How recovery from alcoholism saved my family and me – Lauren Amy White
This story I would say is a story of hope. One that I want to share to show to people that you can be on the other side of heartache and trauma from alcoholism and addiction. And how recovery from alcoholism saved my family’s life.
I am lucky but I’m also someone who has had to go through dark times to get to where I am today. Going into rehab at 18 from issues with alcohol, drugs, bulimia and incredible depression was one of the hardest things one has ever had to go through.
I saw no way out of my stuff. I had no hope and could see the pattern of behaviour repeating itself over and over again. Until one day I decided to do something about it and make the decision to surrender. You don’t really truly get well until you fully surrender to your issues…
I mean it dated back to when I was very young as I saw my own mum go through alcoholism. That was the first time in my life I saw alcohol being very different to just alcohol. Alcohol was not just a drink. It brought about trauma and fear, and not knowing what someone is going to be like.
Treading on eggshells
It was like treading on eggshells constantly. Constantly being scared of what you are going to find when someone changes because of alcohol. I mean that’s what I was like when I drank, too.
I was a complete self-sabotaging person, which led into so many self-sabotaging behaviours. I was angry, I was unhappy and I didn’t even want to look into the mirror.
Being a child of an alcoholic is very hard. People don’t realise that the parent and child roles reverse. I had to grow up very very young and become mature when I was super young.
Most of my childhood was ‘not normal’ as per say. ACOA also makes you become super-codependent. You start to take on a lot of their feelings as your own. To the point where you don’t even know what’s yours.

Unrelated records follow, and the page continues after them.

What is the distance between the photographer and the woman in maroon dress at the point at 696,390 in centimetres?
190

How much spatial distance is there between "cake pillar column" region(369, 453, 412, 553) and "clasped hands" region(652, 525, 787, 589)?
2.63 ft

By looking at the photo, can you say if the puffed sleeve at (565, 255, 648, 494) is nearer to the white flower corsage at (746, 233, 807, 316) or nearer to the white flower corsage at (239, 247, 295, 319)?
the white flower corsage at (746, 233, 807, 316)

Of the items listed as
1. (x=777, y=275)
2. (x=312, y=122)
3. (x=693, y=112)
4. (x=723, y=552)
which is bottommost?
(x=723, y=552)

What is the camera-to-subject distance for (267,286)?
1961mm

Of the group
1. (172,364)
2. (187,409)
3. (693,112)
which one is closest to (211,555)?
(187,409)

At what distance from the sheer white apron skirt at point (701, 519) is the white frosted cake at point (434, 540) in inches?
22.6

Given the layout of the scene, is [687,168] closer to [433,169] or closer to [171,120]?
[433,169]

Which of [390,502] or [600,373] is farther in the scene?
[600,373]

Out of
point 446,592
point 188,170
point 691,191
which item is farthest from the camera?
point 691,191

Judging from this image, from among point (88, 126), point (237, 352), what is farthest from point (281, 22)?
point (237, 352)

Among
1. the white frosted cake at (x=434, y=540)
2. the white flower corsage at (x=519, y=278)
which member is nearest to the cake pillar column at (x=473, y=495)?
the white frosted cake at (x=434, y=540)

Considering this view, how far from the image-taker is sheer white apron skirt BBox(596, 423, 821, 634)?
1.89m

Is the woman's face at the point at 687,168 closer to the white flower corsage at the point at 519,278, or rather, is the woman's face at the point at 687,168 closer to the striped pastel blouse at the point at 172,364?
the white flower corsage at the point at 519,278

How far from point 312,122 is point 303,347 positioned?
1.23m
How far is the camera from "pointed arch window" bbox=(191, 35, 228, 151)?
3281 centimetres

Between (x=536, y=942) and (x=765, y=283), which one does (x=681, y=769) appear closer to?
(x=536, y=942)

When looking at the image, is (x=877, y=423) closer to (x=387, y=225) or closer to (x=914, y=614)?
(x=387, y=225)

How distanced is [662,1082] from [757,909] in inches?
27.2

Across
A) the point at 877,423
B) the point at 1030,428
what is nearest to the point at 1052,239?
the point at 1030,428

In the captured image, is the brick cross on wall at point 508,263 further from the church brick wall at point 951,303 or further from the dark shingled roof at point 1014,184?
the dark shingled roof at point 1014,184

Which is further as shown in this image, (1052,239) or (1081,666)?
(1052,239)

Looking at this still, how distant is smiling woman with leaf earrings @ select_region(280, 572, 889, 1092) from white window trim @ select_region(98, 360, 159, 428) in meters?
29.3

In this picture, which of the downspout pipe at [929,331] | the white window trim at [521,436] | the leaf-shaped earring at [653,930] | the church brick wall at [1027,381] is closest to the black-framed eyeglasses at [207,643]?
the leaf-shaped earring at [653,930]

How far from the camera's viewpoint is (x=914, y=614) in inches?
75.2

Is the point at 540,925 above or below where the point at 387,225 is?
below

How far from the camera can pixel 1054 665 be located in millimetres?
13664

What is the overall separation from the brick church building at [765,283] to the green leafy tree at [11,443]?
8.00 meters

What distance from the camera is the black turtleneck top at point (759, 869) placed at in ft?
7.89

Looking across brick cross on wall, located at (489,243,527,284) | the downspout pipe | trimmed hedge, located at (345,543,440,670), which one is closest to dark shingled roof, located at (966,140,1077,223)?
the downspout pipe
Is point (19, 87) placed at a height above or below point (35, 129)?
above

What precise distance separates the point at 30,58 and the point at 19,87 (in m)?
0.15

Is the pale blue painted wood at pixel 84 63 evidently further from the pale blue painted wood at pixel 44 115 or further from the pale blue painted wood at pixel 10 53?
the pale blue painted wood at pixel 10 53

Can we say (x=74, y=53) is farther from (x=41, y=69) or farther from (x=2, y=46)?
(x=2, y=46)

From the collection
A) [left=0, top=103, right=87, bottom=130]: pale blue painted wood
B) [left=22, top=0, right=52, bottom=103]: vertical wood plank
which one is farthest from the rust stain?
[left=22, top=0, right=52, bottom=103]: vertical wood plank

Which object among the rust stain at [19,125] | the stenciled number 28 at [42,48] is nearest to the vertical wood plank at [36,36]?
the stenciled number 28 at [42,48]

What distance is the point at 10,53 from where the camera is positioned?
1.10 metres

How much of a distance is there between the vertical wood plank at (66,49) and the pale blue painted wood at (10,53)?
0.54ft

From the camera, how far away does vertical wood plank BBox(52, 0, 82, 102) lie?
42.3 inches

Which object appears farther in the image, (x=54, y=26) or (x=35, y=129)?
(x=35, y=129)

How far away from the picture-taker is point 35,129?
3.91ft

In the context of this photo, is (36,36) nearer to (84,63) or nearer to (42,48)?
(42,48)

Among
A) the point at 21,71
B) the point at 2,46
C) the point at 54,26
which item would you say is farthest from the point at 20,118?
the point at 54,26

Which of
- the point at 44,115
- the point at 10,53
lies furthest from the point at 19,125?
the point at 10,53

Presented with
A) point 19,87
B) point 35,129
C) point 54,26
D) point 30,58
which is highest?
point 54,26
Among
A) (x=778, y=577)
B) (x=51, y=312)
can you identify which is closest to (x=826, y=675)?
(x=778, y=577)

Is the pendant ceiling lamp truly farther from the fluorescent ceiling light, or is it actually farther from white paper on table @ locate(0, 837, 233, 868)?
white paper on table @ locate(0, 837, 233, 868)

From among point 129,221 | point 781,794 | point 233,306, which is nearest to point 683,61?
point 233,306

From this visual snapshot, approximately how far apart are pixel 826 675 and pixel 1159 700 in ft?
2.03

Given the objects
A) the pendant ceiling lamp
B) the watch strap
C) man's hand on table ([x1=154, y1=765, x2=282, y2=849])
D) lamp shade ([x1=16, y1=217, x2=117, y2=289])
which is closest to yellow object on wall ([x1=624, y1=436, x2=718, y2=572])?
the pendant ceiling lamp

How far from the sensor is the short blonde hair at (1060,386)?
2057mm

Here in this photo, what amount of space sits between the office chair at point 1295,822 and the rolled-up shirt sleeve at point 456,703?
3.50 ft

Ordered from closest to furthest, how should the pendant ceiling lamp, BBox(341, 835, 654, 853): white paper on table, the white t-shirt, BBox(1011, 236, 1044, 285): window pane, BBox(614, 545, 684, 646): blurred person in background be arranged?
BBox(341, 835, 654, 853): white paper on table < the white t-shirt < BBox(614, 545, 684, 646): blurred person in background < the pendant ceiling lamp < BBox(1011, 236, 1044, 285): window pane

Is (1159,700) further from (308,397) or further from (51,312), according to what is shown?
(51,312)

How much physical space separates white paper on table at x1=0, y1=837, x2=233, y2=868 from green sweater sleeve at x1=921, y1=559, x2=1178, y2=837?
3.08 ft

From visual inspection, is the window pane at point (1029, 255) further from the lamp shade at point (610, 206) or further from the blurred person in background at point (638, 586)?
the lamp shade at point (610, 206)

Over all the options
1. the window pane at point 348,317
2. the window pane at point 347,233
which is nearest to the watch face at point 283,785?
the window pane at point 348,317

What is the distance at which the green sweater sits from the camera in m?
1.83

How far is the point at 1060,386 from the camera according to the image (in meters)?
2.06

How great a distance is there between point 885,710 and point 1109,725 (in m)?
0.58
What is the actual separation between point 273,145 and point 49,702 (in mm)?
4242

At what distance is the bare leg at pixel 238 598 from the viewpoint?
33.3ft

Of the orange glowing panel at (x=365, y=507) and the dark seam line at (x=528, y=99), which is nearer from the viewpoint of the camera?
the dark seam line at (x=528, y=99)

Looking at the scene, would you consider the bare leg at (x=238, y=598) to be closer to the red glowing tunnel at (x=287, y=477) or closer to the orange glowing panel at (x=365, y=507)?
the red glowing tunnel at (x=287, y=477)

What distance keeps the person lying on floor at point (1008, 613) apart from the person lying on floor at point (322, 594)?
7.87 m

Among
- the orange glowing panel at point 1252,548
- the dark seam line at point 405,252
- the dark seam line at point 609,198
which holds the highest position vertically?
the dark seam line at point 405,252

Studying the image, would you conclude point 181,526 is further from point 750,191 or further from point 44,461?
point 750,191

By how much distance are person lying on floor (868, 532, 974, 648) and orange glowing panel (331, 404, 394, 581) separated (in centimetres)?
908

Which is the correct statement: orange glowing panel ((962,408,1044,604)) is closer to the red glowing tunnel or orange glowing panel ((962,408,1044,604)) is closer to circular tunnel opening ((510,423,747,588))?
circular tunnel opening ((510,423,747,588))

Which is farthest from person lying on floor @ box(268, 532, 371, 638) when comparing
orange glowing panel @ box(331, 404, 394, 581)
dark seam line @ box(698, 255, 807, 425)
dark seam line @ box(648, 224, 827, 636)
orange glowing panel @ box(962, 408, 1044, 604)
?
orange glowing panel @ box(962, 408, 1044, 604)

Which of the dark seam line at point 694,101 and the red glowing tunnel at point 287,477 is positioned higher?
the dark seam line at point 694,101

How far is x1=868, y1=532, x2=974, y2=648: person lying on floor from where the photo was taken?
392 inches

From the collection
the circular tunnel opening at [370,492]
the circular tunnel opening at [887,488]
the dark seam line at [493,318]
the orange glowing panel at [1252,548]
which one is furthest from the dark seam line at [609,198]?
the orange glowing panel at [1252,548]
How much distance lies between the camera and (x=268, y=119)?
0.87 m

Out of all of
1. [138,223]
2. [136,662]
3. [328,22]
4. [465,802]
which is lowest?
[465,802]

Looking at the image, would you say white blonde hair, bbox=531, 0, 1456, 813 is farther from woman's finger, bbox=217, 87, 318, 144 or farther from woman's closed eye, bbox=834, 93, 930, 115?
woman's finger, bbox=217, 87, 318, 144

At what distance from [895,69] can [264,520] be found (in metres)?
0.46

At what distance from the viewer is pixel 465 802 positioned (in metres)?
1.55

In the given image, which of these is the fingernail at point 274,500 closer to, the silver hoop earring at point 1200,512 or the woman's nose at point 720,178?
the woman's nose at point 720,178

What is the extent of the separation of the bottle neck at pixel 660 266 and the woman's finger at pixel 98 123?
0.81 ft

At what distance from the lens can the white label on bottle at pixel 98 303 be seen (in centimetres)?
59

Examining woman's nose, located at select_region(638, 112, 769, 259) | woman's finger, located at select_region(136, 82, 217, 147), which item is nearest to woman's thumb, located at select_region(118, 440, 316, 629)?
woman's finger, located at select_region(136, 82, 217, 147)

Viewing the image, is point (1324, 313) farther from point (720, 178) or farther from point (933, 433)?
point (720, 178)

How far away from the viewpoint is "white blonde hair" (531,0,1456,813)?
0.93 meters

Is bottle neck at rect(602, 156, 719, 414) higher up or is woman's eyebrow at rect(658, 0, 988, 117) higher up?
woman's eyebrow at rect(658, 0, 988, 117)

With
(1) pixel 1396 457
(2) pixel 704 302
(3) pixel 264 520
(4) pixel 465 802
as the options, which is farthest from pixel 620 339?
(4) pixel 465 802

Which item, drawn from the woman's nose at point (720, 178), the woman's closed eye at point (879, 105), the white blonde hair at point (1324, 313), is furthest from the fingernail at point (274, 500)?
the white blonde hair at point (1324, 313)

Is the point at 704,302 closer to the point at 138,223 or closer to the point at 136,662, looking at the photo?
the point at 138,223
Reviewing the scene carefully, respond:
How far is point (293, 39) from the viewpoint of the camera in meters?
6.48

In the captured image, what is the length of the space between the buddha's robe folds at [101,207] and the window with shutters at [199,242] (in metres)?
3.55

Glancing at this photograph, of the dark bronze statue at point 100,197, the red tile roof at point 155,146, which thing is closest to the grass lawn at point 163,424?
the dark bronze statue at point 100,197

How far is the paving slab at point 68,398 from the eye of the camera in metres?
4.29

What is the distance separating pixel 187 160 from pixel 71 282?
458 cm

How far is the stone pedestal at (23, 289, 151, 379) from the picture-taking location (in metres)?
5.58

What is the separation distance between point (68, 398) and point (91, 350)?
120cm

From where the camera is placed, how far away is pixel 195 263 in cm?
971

Nonetheless this is a story of HOPE!
A story of hope
If it wasn’t for my mother getting sober then I wouldn’t be half the person I am today. She is the reason I went into recovery and changed my life around. Now I can confidently say I’m ten and half years sober!
I didn’t have a relationship with mum growing up because of the drink. But when she got sober and decided to change her life around, our relationship grew so much and we are now the best of friends.
Having a family member in recovery on the same journey as you is the most incredible thing because you both become so self-aware and are doing the work. Recovery gives you that, and it also gives you the ability of compassion, forgiveness and acceptance from the past.
Looking at my story and seeing how I’ve gone from active addiction to sobriety has given me more perspective and the ability to want to help others. So here I am today sharing my story.
Sharing my story
You may right now be sitting here and saying, ‘This won’t be me’, ‘I can’t get out of addiction’, or even, ‘My mum won’t change’. Rest assured, this was me.
I didn’t see a way out, and there were so many times I tried to change or even told my mum to change. But it had to come from her complete willingness to surrender and do the work.
What I do know is that my mum never thought she would get her daughter back in her life because of the drinking. The drinking was too strong to even get sober for the closest ones around you. Addiction is the most selfish illness. It takes control of your life, thoughts, feelings and state of mind so the only thing you really want in your life is the next drink. I GET IT!!!
BUT..
This is me planting the seed to anyone reading right now who is in active addiction. This seed may not even make you want to get sober now. It may not even be in a few years.
But there will come a time in your life when you are in the brink of despair and then you think of this exact story of hope and decide you finally want to do something about it because it does not only affect you – it affects those around you so, so much more than you might know.
If you have a child that you want a relationship with – and at the moment your drinking is just destroying everything around you and everyone around you – then know that you can change. YOU can get help, and you can get a relationship like me and my mum do now.
My first sober trip
I’ll end this blog with a story. In my first year of sobriety, I went to Tel Aviv for my first sober trip with my friends who DEFINITELY weren’t sober.. I went to a recovery meeting in a bomb shelter. There were people on the same journey as me but I knew that it wasn’t normal for a 19 year old girl to be in a bomb shelter with people that are twice her age.
It was scary but I knew I was in the right place because it was the only place that was going to get me well. In this meeting, I shared a lot about my story of addiction and my relationship with my mum which at that time was still a difficult one.
Fast forward to ten and half years later. I went back to Tel Aviv, with my mum this time. We went to a meeting at the bomb shelter. This time I was asked to share my story in front of everyone and I did.
I shared my story with my mum next to me and it was the most beautiful thing ever. She had shared and cried about how recovery has changed our relationship. After ten years and her nine years of sobriety, we are the best of friends.
So let’s just say the work and the decision to do something about your addiction is worth it. HARD! But you’ll thank yourself in the long run.